PROVIDED TEXT —
# Umbrella Rigs Depth-charts....



## Robert Eidson (Mar 6, 2011)

Trolling season is right around the corner. I thought you guys may want this for your files......


----------



## Troutman3000 (Mar 7, 2011)

When we will start pulling rigs again?


----------



## Robert Eidson (Mar 7, 2011)

Troutman3000 said:


> When we will start pulling rigs again?




When the water temps reach 65 degrees.....


----------



## gator808 (Mar 7, 2011)

Are these guidelines if you don't have down riggers? Or is it best not to use down riggers and troll for them with this method?


----------



## Robert Eidson (Mar 7, 2011)

gator808 said:


> Are these guidelines if you don't have down riggers? Or is it best not to use down riggers and troll for them with this method?




No down riggers with these charts....These charts are to be use with just the U-Rigs.....


----------



## jcmphail (Mar 9, 2011)

TASK PROMPT — In the umbrella rig thread, what water temperature is given for when pulling rigs starts again?

Excerpts from a spatial dataset:
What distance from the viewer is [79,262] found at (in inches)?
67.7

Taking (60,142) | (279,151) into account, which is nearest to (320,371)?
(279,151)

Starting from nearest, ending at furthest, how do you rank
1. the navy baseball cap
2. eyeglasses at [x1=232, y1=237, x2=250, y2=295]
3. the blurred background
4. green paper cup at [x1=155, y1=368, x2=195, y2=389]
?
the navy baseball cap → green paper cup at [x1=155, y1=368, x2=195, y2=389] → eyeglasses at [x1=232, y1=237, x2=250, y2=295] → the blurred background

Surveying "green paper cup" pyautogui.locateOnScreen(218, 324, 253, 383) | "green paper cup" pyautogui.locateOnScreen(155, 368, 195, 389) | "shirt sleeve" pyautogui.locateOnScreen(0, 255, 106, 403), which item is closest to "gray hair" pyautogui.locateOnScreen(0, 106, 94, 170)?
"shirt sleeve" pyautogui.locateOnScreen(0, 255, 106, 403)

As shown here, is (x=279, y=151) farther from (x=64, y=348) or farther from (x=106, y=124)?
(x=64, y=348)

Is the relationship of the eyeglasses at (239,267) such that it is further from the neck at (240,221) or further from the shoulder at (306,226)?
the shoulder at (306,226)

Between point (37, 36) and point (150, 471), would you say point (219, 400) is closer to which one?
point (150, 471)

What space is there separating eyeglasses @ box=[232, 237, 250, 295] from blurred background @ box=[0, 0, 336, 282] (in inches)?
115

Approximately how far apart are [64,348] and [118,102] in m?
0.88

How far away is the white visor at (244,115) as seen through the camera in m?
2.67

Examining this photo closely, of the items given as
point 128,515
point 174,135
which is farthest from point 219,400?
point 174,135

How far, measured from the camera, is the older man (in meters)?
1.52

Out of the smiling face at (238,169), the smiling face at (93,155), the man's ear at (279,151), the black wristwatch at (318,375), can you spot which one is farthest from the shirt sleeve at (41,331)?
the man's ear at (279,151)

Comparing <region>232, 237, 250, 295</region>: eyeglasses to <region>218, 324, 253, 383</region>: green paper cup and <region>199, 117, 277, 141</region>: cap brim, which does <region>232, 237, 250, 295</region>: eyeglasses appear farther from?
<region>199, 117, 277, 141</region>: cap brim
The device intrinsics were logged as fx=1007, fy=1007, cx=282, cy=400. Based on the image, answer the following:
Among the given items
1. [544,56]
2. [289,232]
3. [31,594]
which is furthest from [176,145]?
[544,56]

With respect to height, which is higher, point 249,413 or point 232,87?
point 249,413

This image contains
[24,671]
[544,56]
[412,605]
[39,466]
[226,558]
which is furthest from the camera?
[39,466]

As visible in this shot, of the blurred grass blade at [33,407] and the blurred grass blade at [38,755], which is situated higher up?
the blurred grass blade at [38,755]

RESPONSE BELOW — 65 degrees.